(PASSAGE PROVIDED Opens)

Because major technology vendors felt overwhelmed with the pressure of coping with these attacks. So, who did they hire? They hired people with backgrounds in computer engineering. Obviously, it was some start, but not the best approach. Why?
I remember, back in 2008, I had an interlocutor who was a possessor of various licenses, such as MCSE, CCNA, CCNE and a bunch of other fancy licenses that were enough to put one in the 300K plus per year income bracket in the US.
I took out a USB stick with something called a BIOS level rootkit. This type of rootkit (advanced remote-control software, usually clandestine) is not detected by anything in the world. No software. Why? Because there is no Antivirus or any sort of protection at the BIOS level. By plugging in this USB, I had access to absolutely everything on the victim computer. My interlocutor, who was a SAC (Special Agent in Charge with some FBI cybercrime office) looked astonished and humbly stated that his intelligence level related to offensive maneuvers where the equivalent of the intelligence of 10 years old when presented with such threats.

(PASSAGE PROVIDED Closes)
(GIVEN DATA Opens)

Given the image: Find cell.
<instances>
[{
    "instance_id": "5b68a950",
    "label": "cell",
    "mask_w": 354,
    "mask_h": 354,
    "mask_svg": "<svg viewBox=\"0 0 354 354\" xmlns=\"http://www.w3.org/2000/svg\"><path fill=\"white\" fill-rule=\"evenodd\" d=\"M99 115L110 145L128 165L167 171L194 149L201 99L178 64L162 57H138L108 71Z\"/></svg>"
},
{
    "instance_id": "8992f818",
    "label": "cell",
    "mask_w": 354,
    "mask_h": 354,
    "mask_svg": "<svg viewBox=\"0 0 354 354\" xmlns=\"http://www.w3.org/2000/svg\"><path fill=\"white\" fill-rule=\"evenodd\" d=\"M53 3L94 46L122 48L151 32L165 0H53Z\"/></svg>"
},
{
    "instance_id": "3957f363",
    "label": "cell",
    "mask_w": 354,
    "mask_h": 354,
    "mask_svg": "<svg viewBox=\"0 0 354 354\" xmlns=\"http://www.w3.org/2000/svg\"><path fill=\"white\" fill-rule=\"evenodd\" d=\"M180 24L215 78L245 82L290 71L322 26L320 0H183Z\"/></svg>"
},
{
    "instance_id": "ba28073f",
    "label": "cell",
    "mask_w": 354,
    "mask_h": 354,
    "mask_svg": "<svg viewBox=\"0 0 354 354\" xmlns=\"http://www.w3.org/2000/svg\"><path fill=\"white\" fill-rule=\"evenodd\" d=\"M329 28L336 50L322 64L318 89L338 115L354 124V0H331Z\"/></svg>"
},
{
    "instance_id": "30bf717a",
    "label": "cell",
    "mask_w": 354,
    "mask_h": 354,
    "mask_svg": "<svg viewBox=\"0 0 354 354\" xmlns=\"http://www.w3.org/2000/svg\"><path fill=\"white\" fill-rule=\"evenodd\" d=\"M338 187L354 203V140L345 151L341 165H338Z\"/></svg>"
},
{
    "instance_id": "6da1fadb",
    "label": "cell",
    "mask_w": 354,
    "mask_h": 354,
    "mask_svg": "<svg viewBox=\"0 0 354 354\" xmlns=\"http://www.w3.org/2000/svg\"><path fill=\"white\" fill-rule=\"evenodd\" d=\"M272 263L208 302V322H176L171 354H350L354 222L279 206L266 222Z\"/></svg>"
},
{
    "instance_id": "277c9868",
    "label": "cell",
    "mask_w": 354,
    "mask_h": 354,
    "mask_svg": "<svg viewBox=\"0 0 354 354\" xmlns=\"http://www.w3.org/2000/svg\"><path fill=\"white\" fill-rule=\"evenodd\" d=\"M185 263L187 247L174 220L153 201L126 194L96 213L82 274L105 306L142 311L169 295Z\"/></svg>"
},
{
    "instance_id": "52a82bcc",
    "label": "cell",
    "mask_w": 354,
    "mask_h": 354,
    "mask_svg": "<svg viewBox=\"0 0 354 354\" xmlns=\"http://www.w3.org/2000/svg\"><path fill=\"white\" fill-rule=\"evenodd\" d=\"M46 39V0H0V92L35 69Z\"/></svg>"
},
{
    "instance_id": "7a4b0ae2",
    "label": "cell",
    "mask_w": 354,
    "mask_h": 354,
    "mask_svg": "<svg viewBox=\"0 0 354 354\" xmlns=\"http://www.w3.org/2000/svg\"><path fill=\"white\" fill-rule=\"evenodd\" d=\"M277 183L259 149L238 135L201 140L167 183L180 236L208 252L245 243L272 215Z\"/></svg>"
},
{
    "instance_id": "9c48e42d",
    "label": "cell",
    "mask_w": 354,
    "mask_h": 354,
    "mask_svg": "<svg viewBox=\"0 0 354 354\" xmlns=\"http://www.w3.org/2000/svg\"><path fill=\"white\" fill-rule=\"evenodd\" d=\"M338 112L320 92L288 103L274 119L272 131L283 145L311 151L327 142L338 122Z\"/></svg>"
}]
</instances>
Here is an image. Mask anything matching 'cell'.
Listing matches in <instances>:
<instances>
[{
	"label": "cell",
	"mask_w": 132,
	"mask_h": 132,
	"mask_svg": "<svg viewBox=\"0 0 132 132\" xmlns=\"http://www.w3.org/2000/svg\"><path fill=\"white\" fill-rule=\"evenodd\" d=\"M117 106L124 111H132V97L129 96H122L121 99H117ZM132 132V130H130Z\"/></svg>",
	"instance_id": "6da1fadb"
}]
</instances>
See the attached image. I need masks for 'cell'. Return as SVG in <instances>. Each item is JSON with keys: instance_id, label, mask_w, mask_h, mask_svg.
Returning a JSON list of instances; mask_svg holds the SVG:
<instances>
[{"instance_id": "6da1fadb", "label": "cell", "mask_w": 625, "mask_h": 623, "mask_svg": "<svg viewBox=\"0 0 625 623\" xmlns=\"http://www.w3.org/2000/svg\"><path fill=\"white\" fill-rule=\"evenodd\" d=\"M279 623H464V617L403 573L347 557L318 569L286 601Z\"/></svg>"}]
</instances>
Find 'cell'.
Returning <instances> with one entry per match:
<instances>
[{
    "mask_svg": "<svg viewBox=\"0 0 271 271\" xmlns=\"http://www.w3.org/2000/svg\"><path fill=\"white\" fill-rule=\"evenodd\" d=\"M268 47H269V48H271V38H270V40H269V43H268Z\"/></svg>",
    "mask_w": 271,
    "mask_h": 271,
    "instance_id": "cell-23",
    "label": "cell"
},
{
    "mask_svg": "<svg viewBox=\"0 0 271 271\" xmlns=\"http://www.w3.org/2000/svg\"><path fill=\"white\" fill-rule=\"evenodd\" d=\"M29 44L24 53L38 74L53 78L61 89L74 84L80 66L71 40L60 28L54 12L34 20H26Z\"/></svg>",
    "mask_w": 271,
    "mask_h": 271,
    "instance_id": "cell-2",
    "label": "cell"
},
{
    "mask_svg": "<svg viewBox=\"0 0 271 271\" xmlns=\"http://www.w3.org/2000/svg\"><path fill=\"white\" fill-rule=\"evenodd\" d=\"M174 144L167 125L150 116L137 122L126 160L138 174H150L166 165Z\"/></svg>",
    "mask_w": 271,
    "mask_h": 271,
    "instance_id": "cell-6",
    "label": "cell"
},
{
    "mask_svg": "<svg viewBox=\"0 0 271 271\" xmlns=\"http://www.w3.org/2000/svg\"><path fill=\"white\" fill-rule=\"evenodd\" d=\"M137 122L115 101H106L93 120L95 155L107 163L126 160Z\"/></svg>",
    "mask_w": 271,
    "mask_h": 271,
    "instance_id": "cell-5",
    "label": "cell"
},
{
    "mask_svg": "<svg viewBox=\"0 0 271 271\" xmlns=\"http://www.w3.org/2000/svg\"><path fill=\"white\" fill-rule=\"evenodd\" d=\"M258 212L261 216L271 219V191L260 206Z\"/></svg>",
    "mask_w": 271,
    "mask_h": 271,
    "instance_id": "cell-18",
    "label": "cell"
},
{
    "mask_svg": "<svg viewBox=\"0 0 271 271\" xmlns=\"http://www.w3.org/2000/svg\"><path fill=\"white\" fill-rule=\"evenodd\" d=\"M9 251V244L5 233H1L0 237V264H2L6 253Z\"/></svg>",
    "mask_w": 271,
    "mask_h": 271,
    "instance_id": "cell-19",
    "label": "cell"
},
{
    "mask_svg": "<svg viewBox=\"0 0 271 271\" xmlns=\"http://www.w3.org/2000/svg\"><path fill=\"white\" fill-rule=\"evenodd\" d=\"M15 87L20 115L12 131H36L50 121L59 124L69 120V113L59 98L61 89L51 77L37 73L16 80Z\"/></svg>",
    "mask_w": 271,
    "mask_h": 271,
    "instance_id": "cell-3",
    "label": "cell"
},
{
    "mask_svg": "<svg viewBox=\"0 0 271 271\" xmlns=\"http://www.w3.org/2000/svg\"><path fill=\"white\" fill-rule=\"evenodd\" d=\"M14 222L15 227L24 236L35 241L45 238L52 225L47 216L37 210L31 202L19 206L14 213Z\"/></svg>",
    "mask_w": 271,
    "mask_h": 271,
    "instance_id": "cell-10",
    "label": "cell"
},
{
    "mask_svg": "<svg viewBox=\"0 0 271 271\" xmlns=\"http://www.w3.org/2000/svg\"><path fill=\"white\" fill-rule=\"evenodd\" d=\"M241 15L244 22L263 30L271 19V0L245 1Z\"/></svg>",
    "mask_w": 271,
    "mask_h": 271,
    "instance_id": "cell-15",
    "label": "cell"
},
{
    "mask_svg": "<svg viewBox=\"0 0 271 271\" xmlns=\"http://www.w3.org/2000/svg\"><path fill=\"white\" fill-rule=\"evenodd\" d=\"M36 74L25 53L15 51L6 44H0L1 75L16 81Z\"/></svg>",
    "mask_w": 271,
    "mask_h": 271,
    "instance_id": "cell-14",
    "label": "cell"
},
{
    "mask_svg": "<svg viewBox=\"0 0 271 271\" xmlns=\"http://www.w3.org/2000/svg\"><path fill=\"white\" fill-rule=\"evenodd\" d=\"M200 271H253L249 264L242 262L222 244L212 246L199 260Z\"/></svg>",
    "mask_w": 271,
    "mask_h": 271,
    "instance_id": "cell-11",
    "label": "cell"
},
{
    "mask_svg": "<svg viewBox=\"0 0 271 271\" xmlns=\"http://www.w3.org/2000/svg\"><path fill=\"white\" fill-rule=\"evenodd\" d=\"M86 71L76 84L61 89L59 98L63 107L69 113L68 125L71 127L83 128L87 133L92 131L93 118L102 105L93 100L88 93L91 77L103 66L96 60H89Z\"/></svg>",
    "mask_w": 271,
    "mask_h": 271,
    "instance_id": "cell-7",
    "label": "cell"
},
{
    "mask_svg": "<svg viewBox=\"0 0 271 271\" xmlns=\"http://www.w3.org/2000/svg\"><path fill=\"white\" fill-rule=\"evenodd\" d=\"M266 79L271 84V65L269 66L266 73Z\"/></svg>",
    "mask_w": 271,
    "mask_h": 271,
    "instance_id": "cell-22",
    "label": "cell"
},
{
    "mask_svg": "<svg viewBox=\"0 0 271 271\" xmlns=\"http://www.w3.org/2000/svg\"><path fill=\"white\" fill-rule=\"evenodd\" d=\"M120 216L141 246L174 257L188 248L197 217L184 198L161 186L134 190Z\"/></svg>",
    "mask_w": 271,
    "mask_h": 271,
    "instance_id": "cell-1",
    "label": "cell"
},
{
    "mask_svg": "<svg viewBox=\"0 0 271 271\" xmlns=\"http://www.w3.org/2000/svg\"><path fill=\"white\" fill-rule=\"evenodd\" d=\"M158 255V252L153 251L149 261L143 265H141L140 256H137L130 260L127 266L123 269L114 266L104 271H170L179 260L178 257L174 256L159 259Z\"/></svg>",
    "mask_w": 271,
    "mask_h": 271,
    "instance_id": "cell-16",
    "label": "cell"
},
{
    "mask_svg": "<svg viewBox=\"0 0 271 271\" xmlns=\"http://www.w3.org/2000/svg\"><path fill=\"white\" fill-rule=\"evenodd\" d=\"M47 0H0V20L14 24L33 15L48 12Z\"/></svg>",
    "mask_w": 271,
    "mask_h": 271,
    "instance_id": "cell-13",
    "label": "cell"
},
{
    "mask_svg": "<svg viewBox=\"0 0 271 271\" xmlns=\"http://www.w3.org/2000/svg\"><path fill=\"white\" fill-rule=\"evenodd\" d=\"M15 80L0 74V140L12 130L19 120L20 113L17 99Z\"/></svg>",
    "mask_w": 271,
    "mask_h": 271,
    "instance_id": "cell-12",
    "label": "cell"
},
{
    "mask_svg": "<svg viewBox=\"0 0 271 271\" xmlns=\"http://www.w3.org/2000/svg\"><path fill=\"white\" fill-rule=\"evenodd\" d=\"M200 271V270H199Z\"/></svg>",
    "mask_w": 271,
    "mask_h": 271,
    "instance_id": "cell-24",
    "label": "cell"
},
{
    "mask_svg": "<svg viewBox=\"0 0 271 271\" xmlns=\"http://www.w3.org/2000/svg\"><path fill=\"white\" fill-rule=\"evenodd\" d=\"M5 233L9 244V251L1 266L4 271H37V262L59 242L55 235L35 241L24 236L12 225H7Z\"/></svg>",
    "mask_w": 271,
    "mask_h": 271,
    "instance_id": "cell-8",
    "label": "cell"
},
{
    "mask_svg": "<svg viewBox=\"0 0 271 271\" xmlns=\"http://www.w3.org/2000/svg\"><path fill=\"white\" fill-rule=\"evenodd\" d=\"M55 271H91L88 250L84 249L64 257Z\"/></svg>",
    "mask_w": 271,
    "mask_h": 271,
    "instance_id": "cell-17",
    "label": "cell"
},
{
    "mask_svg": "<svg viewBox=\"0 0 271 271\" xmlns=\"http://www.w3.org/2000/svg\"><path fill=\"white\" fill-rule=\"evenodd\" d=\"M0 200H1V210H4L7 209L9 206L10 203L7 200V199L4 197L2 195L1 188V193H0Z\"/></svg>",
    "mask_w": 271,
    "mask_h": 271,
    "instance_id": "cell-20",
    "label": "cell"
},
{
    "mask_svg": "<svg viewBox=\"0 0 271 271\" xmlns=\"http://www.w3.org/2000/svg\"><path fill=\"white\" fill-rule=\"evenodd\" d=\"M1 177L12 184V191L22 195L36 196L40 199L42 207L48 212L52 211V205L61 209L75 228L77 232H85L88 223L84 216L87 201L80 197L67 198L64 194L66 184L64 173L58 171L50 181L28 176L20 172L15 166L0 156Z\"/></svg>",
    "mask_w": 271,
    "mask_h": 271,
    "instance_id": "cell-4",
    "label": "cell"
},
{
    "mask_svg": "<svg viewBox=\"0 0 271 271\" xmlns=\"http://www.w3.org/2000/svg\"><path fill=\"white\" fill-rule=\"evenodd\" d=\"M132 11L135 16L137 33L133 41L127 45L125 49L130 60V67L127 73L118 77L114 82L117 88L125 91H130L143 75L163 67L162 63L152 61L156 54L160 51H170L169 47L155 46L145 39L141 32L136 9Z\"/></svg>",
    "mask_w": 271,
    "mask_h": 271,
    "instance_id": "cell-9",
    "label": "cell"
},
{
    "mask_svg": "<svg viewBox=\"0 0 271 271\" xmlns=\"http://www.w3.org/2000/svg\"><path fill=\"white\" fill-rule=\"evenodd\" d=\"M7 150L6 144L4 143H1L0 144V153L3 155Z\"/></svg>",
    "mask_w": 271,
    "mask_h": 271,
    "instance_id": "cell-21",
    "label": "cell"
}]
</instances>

(GIVEN DATA Closes)

**YOUR TASK:** Resume the cybersecurity passage right after its final sentence and keep writing. The entries have nothing to do with the cybersecurity passage.

**REPLY:**
The conclusion is inevitable as the famous saying goes:
“You sow what you reap!”
The law enforcement agencies created a culture that confronted the problem by employing the people with the wrong mindset. It was a start. We do not blame them, but we do applaud those who took a departure from the norm.
Nowadays we are in the possession of a reach market which offers us solutions for every single problem:
1. We have WAF (Web Application Firewalls);
2. We have smart switches;
3. We have AI (Artificial Intelligence systems) that analyze network traffic;
4. We have EDR (Endpoint Detection and Response), or otherwise known as antivirus;
5. We have DLP (Data Loss Prevention).
But do these solutions suffice when dealing with a skilled offensive actor? Absolutely not!
They are there to prevent 95% of the known threats. And we say “known threats” because we have vulnerabilities also called “N days”.
If N=0 then we have a 0 day. A vulnerability which is not yet known by anybody except the one who discovered it, and the one who discovers a zero day may choose not to disclose the discovery.
Then we have “N days” exploits where N is bigger than 0. That is why vendors have patches.
However, to the professional hacker these security mechanisms do not matter. Let me offer a quick example which can illustrate the statement.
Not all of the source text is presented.